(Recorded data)
^^^^^^^^

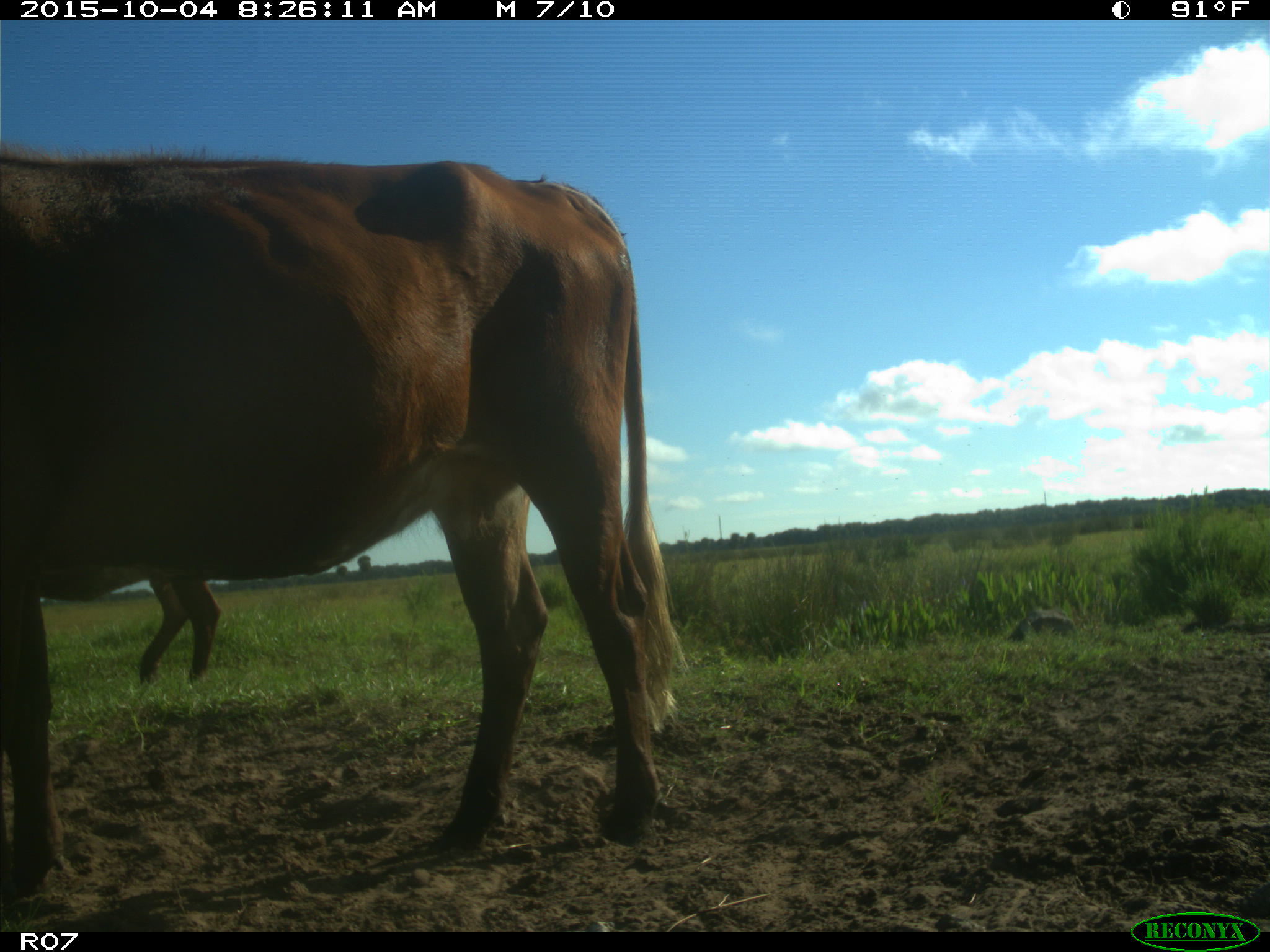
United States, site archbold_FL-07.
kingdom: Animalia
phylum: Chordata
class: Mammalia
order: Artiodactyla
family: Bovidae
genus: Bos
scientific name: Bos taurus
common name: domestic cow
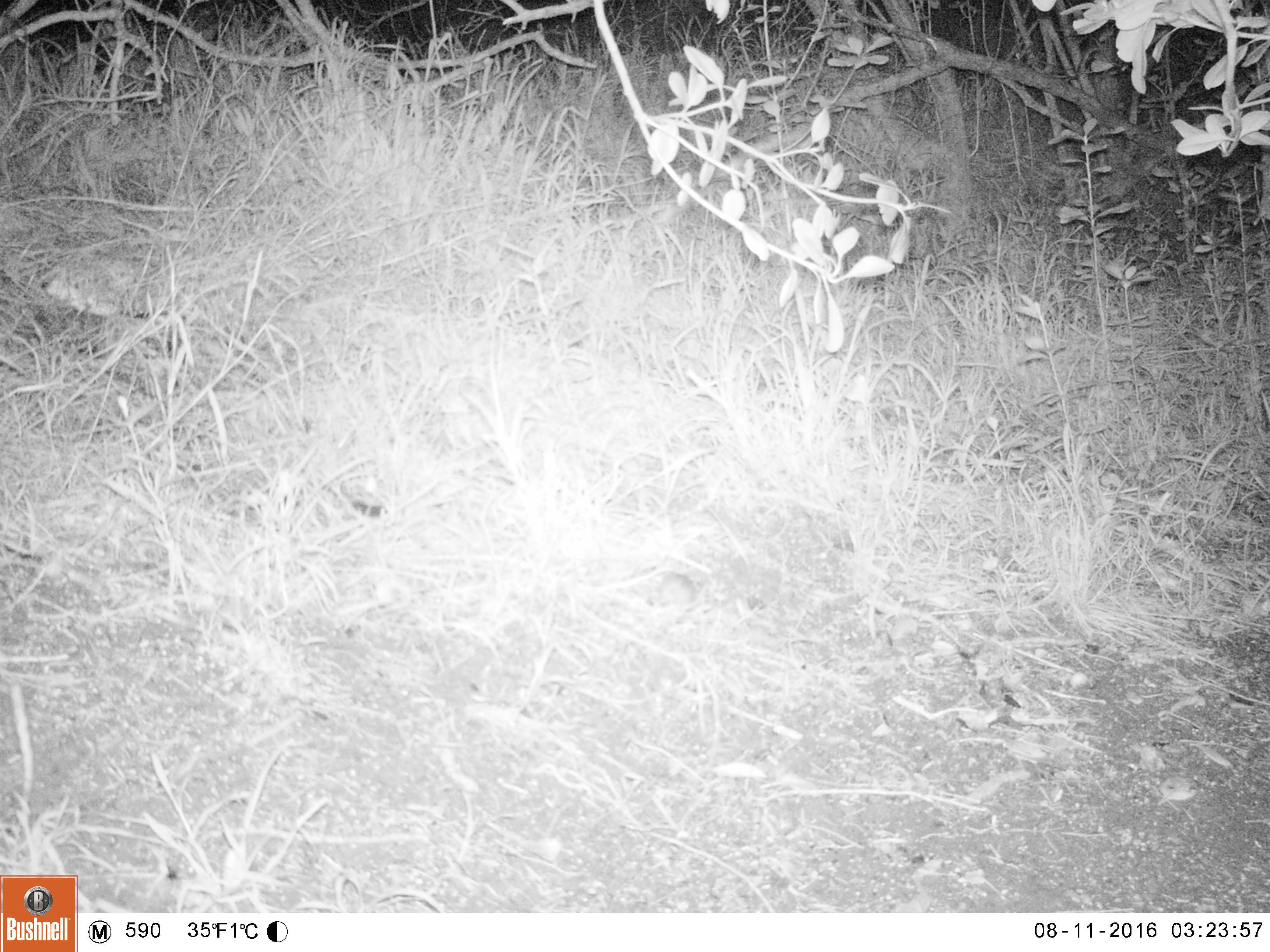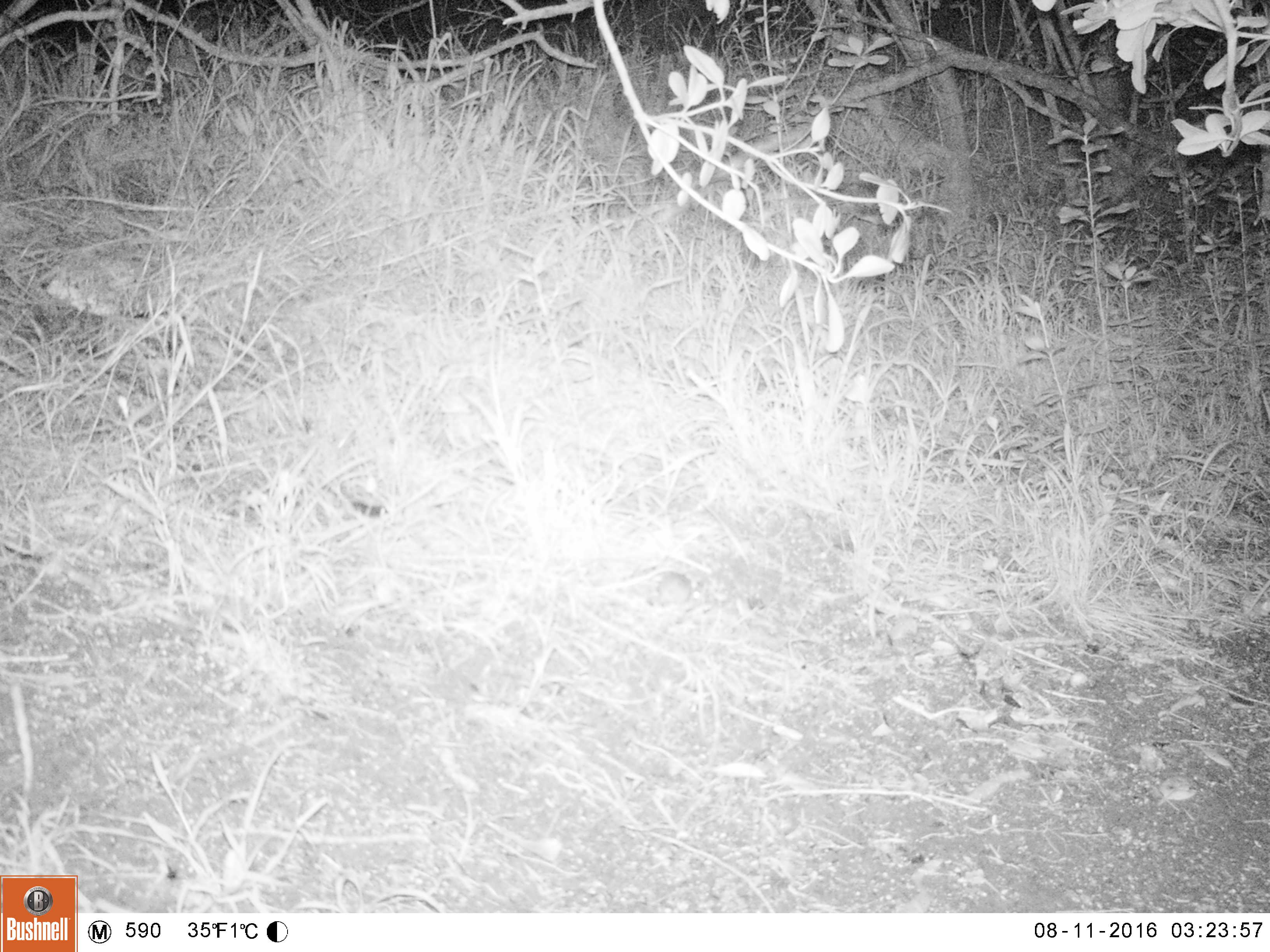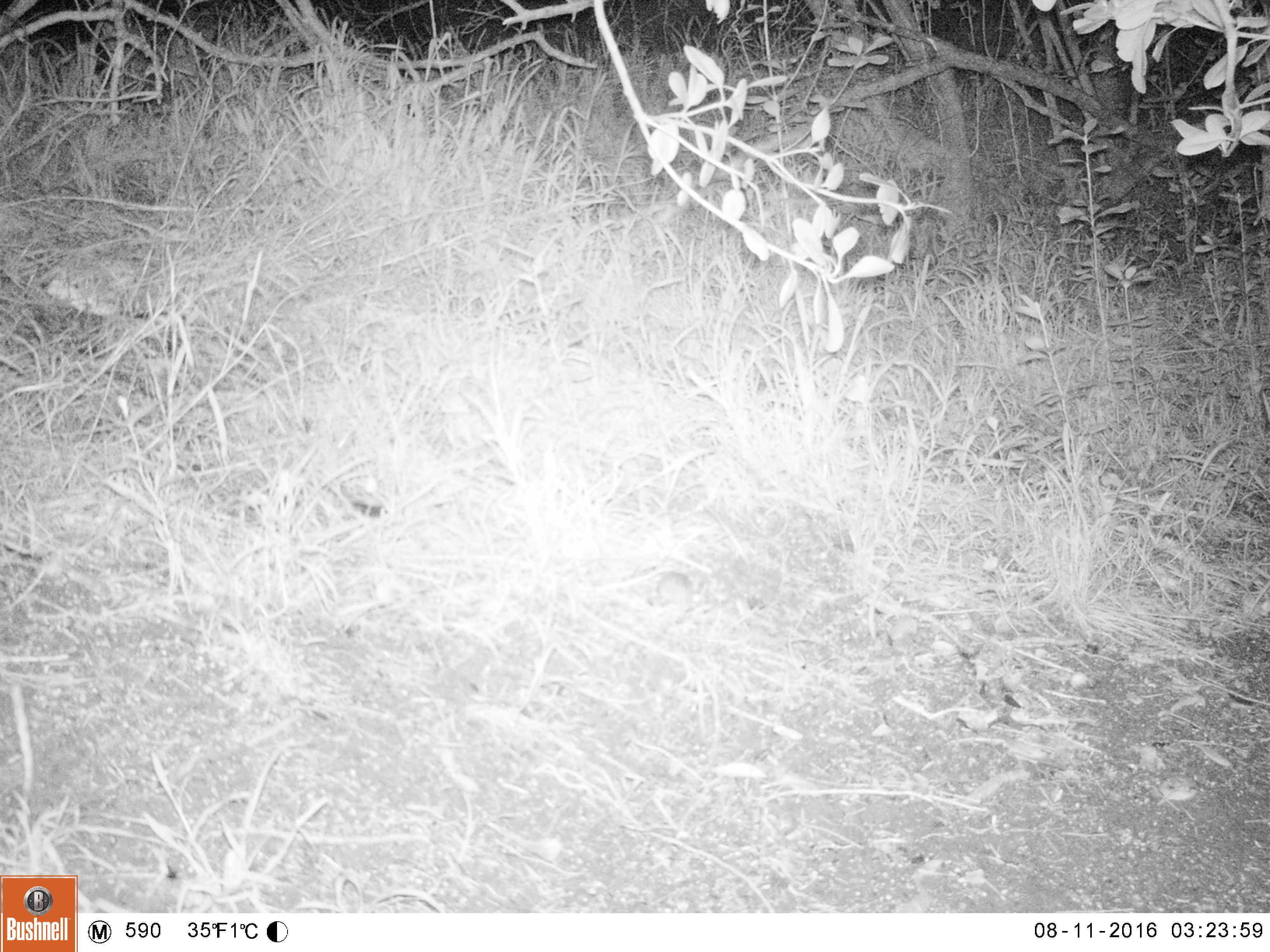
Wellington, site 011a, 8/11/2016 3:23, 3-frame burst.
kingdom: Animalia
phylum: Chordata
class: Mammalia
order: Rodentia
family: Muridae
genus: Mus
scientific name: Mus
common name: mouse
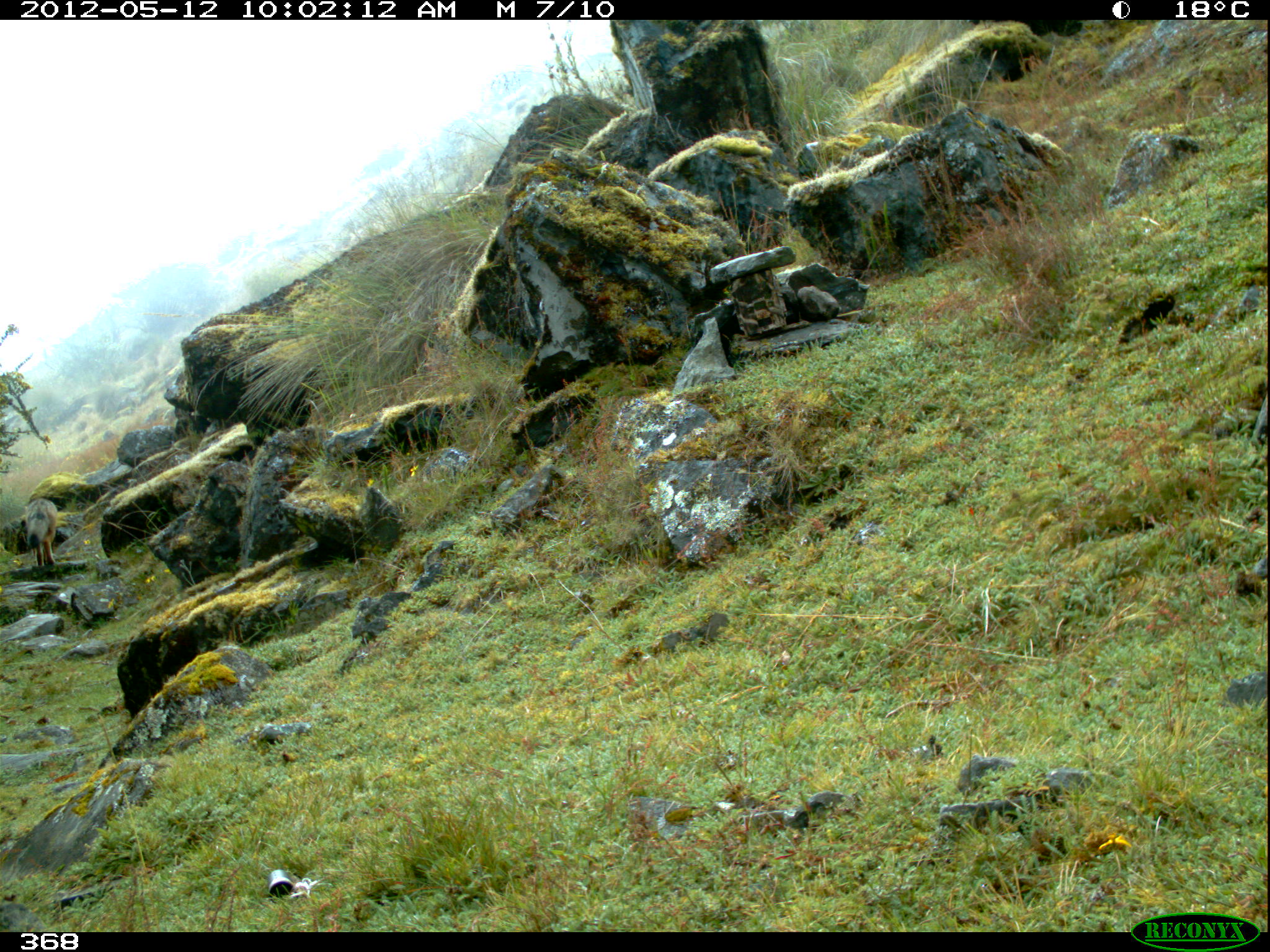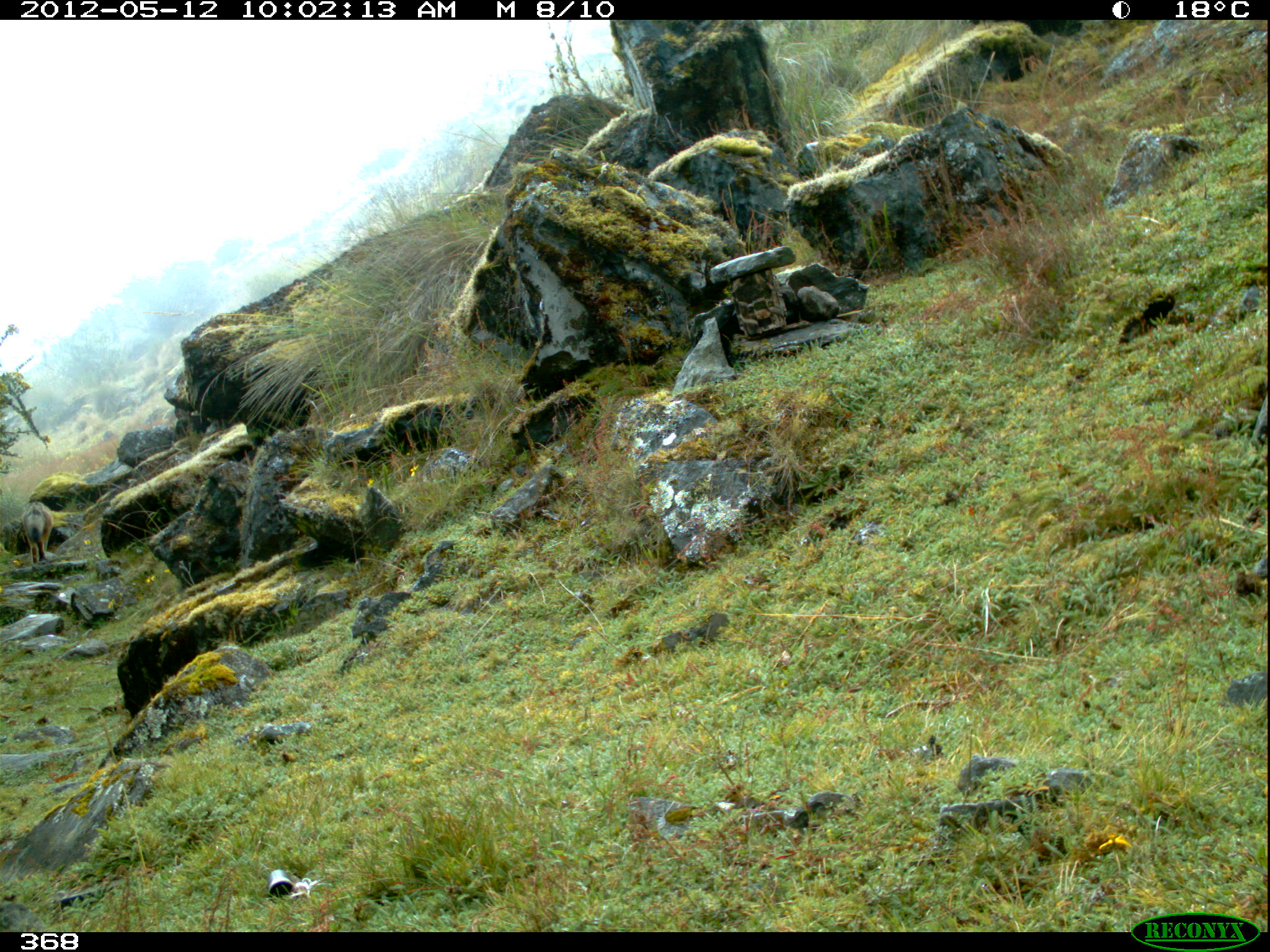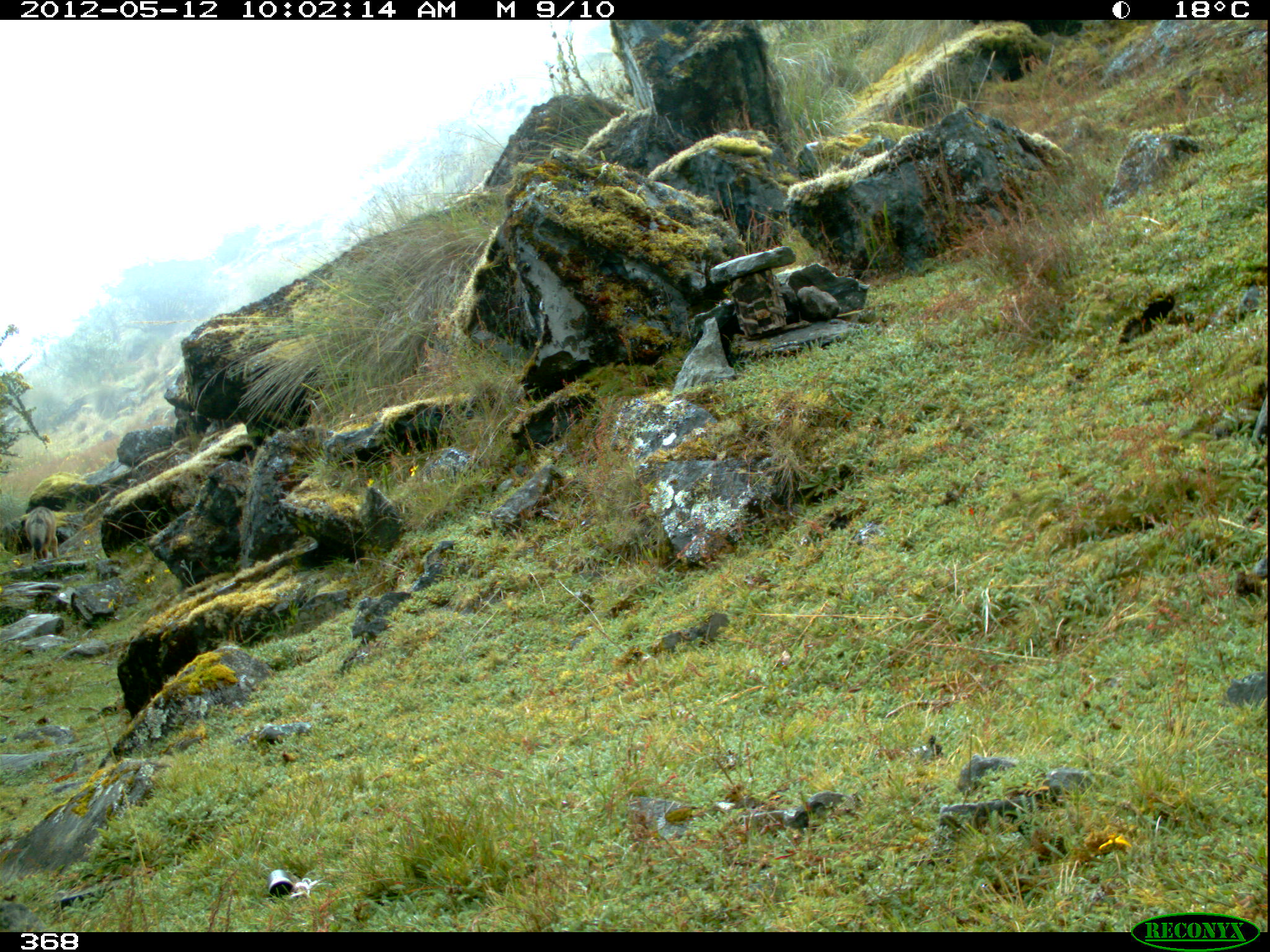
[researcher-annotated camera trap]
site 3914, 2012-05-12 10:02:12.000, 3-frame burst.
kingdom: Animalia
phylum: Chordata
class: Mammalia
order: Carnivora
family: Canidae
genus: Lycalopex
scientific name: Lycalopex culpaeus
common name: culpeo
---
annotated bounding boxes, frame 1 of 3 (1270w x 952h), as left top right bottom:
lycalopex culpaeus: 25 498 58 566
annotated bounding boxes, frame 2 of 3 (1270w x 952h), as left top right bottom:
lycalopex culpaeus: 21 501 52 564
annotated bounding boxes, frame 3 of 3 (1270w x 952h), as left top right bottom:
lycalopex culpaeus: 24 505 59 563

^^^^^^^^

### Action item:
Could you return exactly the lines starting with the one that contains "family: Muridae" and ending with the last line of the data above? Leave the pictures out.

### Answer to the problem:
family: Muridae
genus: Mus
scientific name: Mus
common name: mouse
[researcher-annotated camera trap]
site 3914, 2012-05-12 10:02:12.000, 3-frame burst.
kingdom: Animalia
phylum: Chordata
class: Mammalia
order: Carnivora
family: Canidae
genus: Lycalopex
scientific name: Lycalopex culpaeus
common name: culpeo
---
annotated bounding boxes, frame 1 of 3 (1270w x 952h), as left top right bottom:
lycalopex culpaeus: 25 498 58 566
annotated bounding boxes, frame 2 of 3 (1270w x 952h), as left top right bottom:
lycalopex culpaeus: 21 501 52 564
annotated bounding boxes, frame 3 of 3 (1270w x 952h), as left top right bottom:
lycalopex culpaeus: 24 505 59 563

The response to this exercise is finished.